WORK TO COMPLETE
(1) Answer these questions using the article on health data security and Blockchain, one line each:
(a) How many patients had their personal data compromised in the Singapore breach?
(b) Who is the chief executive of Crypto Savannah?
(c) Which institute houses the Uganda Academy for Health and Innovation and Impact?
(2) Using the article on health data security and Blockchain, explain in one to three sentences what prompted the government of Uganda to take action on data protection.
(3) In the article on health data security and Blockchain, copy the passage between "In July 2018, there" and "on February 25.", inclusive, swapping "assented to" for "signed".
[[ SUPPLIED PASSAGE open ]]
No doubt that technology has revolutionized healthcare in the world, but has also brought with it threats of data insecurity.
There are worldwide complaints by members of the public about how much personal information hospitals collect about patients and as to whether this information is protected and kept private.
With advancements in technology, medical facilities have found themselves needing to collect data from patients and storing it in a centralised database where it can be referenced for future visits or expert analysis.
In July 2018, there were reports that shocked Singapore when a data breach led to compromising of personal data of 1.5 million patients. This raised eyebrows the world over and triggered the government of Uganda to take action. A new law, the Data Protection and Privacy Act was assented to by President Museveni on February 25.
While this offers some sort of reprieve, it does not guarantee the protection of one’s data from breach but rather regulates and protects the use of data. Experts and activists are hoping newer technology such as Blockchain will offer a more viable solution.
Blockchain is a database or distributed ledger that is shared across a network. Blockchain’s goal is to allow digital information to be recorded and distributed but cannot be edited. The said ledger is encrypted such that only authorized parties can access the data.
Speaking at the 2nd Health Innovations conference about how the fourth industrial revolution will improve the health service industry, Kwame Rugunda, chief executive - Crypto Savannah reaffirmed how Blockchain technology will revolutionise record keeping in the health sector.
“With Blockchain technology, data for health care will be processed efficiently and will be secure and protected from breach.” Rugunda said.
According to Rugunda , the fourth industrial revolution is going to improve service delivery as medical personnel would be able to do their work efficiently and at a very fast speed. It would also foster collaboration among all stakeholders like financial services if products like medical insurance are absorbed by the system.
The 2019 Health Innovation conference was presided over by the Makerere University deputy vice chancellor academic affairs, Dr Umaru Kakumba who praised the initiative for promoting Makerere as a centre of excellence through research which according to him is the end factor of production.
The conference, in its second year and is running for for two days from March 19-20. It is hosted by the Uganda Academy for Health and Innovation and Impact, a project housed within the Infectious Diseases Institute (IDI), Makerere University.
[[ SUPPLIED PASSAGE closed ]]
[[ RECORDED INFORMATION open ]]
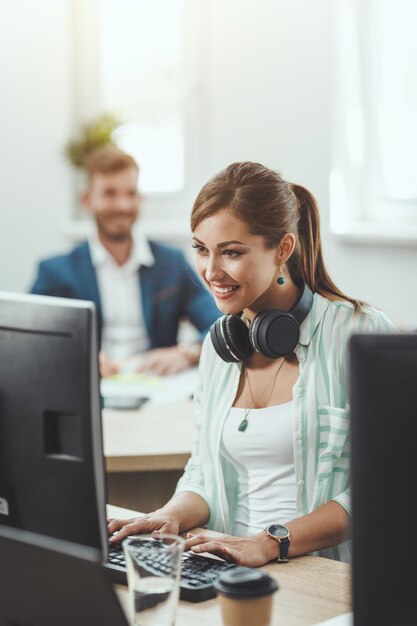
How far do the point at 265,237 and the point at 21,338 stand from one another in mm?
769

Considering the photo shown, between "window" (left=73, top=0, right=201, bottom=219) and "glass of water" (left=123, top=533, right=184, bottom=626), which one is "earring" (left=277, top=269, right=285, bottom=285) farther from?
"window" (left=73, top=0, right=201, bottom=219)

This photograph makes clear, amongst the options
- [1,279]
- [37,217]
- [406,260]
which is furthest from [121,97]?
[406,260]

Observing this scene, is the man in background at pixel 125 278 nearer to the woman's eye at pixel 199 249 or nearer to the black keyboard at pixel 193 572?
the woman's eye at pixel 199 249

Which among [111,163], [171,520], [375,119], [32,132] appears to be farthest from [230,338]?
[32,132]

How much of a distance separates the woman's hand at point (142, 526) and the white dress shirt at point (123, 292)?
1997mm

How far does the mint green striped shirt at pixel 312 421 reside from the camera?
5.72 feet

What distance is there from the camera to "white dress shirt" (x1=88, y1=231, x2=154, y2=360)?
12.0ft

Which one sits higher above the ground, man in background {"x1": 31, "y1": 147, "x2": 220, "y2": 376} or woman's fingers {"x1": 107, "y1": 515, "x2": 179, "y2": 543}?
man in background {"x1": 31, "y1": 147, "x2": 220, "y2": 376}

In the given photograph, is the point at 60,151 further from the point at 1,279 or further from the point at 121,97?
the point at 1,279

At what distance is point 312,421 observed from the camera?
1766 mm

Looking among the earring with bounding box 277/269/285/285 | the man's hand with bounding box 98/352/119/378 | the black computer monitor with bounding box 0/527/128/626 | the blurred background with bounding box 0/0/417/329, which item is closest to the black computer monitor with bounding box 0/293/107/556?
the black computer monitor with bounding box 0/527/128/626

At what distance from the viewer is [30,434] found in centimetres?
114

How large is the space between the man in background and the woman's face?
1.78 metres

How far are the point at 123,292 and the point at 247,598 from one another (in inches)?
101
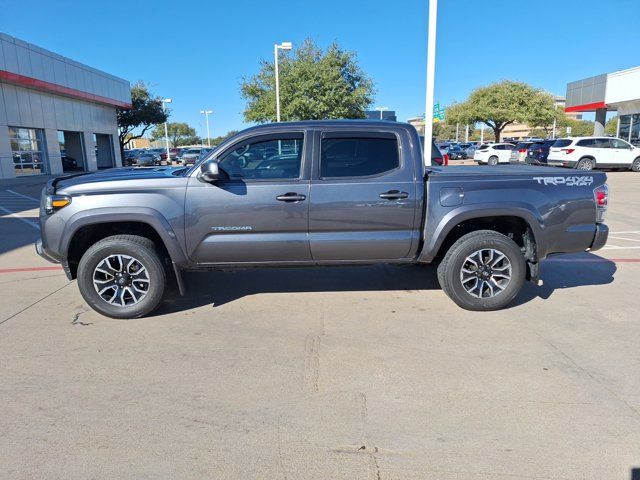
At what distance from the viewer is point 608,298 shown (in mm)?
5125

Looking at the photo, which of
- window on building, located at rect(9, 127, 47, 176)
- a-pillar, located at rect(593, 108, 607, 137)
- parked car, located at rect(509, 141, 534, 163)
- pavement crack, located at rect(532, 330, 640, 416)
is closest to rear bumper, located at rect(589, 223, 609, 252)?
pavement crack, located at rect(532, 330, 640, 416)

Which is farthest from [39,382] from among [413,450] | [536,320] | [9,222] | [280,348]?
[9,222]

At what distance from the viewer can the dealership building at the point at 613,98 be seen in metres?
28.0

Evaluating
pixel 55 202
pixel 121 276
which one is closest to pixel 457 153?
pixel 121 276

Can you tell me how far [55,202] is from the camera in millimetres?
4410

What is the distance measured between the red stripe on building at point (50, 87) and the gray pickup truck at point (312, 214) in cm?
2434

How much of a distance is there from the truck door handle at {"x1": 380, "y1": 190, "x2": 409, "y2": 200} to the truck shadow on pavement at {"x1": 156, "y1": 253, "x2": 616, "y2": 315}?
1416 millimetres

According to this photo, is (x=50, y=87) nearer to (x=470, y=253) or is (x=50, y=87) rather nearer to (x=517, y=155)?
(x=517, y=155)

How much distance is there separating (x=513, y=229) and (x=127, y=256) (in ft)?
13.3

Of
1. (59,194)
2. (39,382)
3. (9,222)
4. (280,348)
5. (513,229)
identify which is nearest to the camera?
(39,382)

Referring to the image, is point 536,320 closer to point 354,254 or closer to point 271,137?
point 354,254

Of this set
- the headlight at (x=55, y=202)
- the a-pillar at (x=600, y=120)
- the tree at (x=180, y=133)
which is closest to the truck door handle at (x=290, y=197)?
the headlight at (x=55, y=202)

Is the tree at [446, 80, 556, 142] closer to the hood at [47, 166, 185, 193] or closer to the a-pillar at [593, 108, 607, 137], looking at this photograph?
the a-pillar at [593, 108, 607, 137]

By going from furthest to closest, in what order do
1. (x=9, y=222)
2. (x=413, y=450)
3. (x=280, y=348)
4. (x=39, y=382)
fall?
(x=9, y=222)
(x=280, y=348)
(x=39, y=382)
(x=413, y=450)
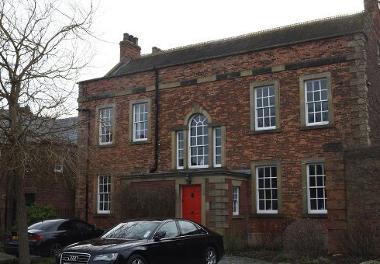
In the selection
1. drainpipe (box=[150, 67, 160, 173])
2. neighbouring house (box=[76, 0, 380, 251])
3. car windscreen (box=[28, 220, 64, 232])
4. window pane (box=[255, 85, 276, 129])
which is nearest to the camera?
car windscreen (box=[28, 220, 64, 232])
[[ RECORDED INFORMATION closed ]]
[[ RECORDED INFORMATION open ]]
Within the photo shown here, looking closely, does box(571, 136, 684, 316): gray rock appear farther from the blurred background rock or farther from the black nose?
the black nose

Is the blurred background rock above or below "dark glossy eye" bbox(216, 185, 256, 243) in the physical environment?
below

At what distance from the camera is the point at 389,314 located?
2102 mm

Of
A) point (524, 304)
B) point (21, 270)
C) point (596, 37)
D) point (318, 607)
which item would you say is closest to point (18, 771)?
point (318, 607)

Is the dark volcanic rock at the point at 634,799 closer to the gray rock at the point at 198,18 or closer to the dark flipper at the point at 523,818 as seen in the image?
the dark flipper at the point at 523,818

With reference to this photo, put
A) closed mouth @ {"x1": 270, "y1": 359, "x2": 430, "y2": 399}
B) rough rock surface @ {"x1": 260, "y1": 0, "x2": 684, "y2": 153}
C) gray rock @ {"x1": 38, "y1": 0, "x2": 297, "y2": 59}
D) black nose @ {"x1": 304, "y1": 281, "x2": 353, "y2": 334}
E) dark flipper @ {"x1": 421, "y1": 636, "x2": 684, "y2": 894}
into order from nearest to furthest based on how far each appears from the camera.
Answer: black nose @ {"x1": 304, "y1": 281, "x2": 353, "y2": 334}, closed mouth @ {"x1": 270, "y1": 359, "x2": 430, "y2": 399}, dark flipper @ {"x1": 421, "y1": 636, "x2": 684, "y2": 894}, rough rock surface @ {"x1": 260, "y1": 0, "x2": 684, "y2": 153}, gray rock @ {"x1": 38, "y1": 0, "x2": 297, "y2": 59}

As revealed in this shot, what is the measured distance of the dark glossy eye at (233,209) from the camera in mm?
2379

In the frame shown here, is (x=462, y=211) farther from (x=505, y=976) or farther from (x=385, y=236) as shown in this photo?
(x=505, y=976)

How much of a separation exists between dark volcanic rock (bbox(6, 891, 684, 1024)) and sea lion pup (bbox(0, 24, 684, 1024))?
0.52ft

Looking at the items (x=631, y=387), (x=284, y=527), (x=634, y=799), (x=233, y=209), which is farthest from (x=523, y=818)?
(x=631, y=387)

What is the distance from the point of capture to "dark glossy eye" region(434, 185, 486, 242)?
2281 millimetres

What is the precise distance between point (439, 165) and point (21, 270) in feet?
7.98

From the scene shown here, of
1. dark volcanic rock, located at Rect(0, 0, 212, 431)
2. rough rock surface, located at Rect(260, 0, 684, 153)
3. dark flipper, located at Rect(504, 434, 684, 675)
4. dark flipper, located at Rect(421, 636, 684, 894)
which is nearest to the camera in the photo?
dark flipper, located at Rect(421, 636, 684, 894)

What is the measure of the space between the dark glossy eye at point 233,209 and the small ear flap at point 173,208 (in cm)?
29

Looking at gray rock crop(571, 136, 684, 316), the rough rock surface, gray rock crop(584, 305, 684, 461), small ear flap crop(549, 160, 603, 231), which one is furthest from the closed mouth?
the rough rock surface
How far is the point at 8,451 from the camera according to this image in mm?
[[ RECORDED INFORMATION closed ]]
ANSWERS BY TASK
(1)
(a) 1.5 million patients.
(b) Kwame Rugunda.
(c) The Infectious Diseases Institute (IDI), Makerere University.

(2) In July 2018, reports of a data breach in Singapore that compromised the personal data of 1.5 million patients raised eyebrows worldwide and triggered the Ugandan government to act. The result was the Data Protection and Privacy Act, which President Museveni assented to on February 25.

(3)
In July 2018, there were reports that shocked Singapore when a data breach led to compromising of personal data of 1.5 million patients. This raised eyebrows the world over and triggered the government of Uganda to take action. A new law, the Data Protection and Privacy Act was signed by President Museveni on February 25.